In this professional operator caste, the interests are biased towards the timelines of institutional investment firms. The latter want ‘adults’ at the table. Not industry ‘kids’ smiling way too much at the trade show booth. Wall Street LPs are behind the curtain and they aren’t that concerned with building brands or brands built on fans, to be more precise.


Pump-and-dump business building keeps happening because buyers still go for these businesses. They just rarely last or grow when built improperly. They aren’t connected to long-term cultural trends or doing anything compelling enough to sustain HH usage over years and years like Kind bar.   


But, then there is the much larger mosh pit of boot-strapped companies with no real industry experience per se. Most will never get institutional investment offers. But some who do walk away from them, because they can see they will lose control. Not all get offers from the mature firms who treat founders well. 


You know what though? Increasingly, there are consumer brands started by scrappy, very smart folks without industry experience who simply work hard to learn what they don’t know. They professionalize themselves by admitting what they don’t know and getting specialized help as needed. They take total responsibility for analyzing and improving their performance.


And the folks that do this well are becoming Phase 4, 8-figure companies without any institutional capital. More and more often. Yes, they have seed money and yes they do tend to obtain angel investment from somewhere at some point.

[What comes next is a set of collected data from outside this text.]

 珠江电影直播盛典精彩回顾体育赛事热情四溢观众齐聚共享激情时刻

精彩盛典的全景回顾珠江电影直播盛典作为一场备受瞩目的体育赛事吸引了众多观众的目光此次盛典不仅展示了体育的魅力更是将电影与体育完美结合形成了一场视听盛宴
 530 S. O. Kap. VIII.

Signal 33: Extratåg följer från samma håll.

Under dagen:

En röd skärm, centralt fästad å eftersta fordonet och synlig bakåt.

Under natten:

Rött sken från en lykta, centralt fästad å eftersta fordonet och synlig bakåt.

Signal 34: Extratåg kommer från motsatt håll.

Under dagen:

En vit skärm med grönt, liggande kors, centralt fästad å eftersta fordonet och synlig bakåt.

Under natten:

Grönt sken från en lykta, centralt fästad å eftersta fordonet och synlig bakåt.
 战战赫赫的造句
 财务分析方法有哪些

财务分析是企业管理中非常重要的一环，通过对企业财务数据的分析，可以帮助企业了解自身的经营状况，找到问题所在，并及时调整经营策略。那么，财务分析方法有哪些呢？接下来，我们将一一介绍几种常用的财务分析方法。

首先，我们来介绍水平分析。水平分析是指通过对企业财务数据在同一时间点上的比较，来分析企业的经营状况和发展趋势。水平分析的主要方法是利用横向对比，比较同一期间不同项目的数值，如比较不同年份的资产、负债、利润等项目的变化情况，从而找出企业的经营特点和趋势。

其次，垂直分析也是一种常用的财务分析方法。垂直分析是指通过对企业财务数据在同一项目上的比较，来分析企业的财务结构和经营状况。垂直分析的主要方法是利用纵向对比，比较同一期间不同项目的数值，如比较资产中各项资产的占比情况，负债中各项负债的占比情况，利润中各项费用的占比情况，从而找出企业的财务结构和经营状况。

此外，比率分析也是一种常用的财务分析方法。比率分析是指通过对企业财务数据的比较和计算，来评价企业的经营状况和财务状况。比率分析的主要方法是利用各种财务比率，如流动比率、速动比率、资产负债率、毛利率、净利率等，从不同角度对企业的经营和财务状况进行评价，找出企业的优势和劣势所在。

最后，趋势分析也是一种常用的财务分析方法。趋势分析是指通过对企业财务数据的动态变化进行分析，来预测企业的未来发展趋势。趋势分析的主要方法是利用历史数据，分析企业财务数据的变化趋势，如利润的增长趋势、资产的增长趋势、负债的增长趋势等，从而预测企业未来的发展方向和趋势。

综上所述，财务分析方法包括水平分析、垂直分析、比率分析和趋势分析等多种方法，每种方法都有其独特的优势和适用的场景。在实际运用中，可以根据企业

Some examples are: Dude Wipes, Ithaca hummus, June Shine kombucha, Dr. Squatch Soap…heard of them?. When I can tell the full story behind Dr. Squatch some day, I will and it will blow you away. As well as every 65th floor PE/VC punk out there who listens to this podcast. 


I am finding more and more of these companies who grow very far without venture capital or institutional investment, and it should give you hope that you can control your company and grow it with sporadic private raises. But you have to be incredibly committed to professionalizing yourself rapidly as you grow. 


This is like a second adolescence, one for adults. Because it’s painful to make tons of mistakes, learn and move on without losing belief in yourself. I get it. 


One of the benefits is that you are NOT having to deal with the supposed expertise of institutional investors, or the ventriloquist CEOs they like to install in lieu of you. 


If you honestly are sick of running your business, though, finding a reputable institutional firm to basically take it over is perhaps the best mental health decision you’ll ever make. But you will most likely net far less money than had you retained control, simply because your equity will get diluted and shrink in absolute size. It doesn’t mean you won’t make millions. Several people have. 


But, if you really want to run these kinds of businesses, you can make far more in the end and use those earnings to have even more impact on the world, including through philanthropic activities many of you orient strongly to anyways, if you only had the money to generate impact.


I say this to encourage more of you new to the industry to commit heavily to the professionalization process, so that you have choices as you scale. So, that you are not raising money in desperation, and cave to aggressive terms. 


Ultimately, by professionalizing your organization and behavior, you will attract the interest of the good investors, should you want their involvement, later on up the Ramp. 


In Episode 17, I discussed what Professionalization means for most early-stage founders new to running any business, let alone a fast-growing one. This is not about being polite in mixed company. It’s something more difficult.


Yes, it’s not for everyone, but it’s part of the process of retaining control as a founder. Otherwise, you may choose to let others scale your business. Just don’t make that decision because you found the process of professional development too daunting. That’s a lousy excuse. There has never been a better, more democratic access to expertise and resources needed to professionalize yourself in the world of consumer brands. 


I’d bet on a brand in 500 stores with 10,000 emails than a brand in 3,000 doors with 1,200 emails, half of which come from one-time DTC customers.